Extrait de page:
# # # # #
La revue Krisis n’est peut-être pas une publication qui touche le grand public (pas encore !) mais elle n’en fait pas moins réagir du côté de nos lecteurs, et également du côté de ceux qui ne nous lisent pas mais ont entendu parler de nous ou ont aperçu la couverture d’un de nos numéros dans une librairie ou sur internet. C’est ainsi le cas d’une certaine Stéphanie, qui semble être animée par les nobles idéaux du néoféminisme et qui, ayant lu dans la revue Éléments un entretien que j’avais accordé au sujet de notre dernier numéro (consacré au thème de l’amour), y a réagi vigoureusement sur son compte Facebook.
# # # # #
Données présentées:

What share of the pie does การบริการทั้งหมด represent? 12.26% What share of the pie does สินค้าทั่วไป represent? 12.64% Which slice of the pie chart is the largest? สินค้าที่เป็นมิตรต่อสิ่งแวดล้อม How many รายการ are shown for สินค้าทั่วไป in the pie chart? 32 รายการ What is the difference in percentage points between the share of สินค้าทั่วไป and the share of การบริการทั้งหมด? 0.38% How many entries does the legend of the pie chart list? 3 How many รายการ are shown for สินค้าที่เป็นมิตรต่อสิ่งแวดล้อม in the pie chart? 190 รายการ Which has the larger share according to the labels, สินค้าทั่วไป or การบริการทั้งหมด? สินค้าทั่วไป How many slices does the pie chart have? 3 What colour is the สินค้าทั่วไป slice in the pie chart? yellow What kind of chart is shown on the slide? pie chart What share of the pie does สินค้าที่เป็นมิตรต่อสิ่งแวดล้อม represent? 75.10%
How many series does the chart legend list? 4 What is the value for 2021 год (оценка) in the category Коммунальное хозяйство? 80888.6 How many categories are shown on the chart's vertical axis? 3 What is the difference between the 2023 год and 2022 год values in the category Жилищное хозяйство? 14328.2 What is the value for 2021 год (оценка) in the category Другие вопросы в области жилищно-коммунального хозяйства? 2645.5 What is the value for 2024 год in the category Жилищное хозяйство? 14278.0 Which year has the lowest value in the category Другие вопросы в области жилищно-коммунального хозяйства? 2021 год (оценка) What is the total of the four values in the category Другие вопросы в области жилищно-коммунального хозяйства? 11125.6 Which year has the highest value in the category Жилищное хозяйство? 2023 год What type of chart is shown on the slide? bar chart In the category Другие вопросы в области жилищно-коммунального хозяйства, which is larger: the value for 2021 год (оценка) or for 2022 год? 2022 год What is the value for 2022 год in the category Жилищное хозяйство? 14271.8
# # # # #
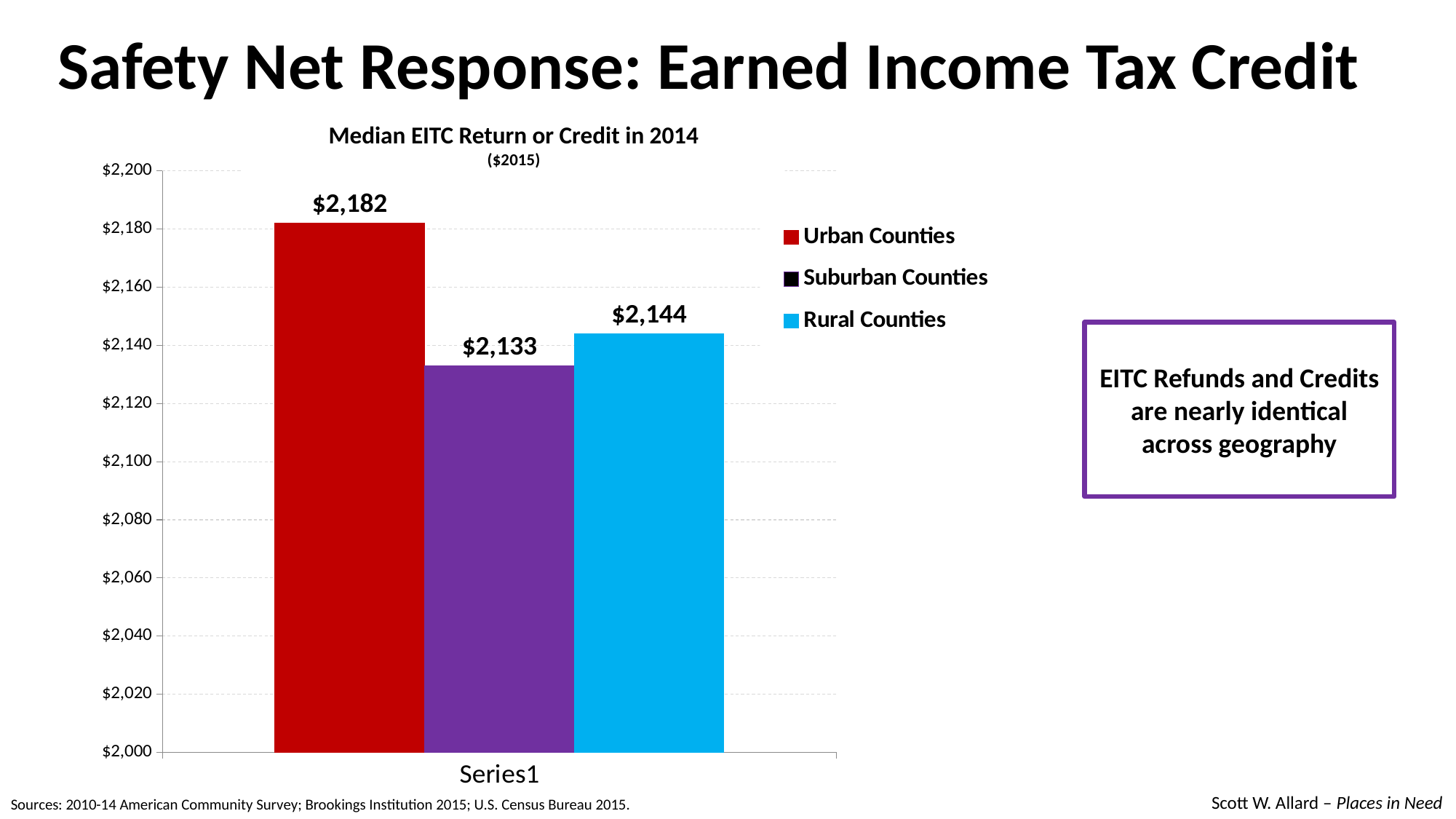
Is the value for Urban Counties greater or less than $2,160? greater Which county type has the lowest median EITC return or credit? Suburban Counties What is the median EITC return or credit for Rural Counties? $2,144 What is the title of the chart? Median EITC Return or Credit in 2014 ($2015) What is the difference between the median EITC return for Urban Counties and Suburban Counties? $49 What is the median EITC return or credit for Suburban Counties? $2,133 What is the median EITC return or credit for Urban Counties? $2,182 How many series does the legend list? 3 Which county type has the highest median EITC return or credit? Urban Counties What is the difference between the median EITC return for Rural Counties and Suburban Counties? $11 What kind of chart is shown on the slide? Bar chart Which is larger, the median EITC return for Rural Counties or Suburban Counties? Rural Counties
# # # # #
Répondez à ces questions d'après l'extrait sur la revue Krisis.
1. À quel thème le dernier numéro de Krisis est-il consacré ?
2. Dans quelle revue a paru l'entretien sur ce numéro ?
3. Où Stéphanie a-t-elle réagi à cet entretien ?
Ces enregistrements proviennent d'une autre source.

1. À l'amour.
2. Dans la revue Éléments.
3. Sur son compte Facebook.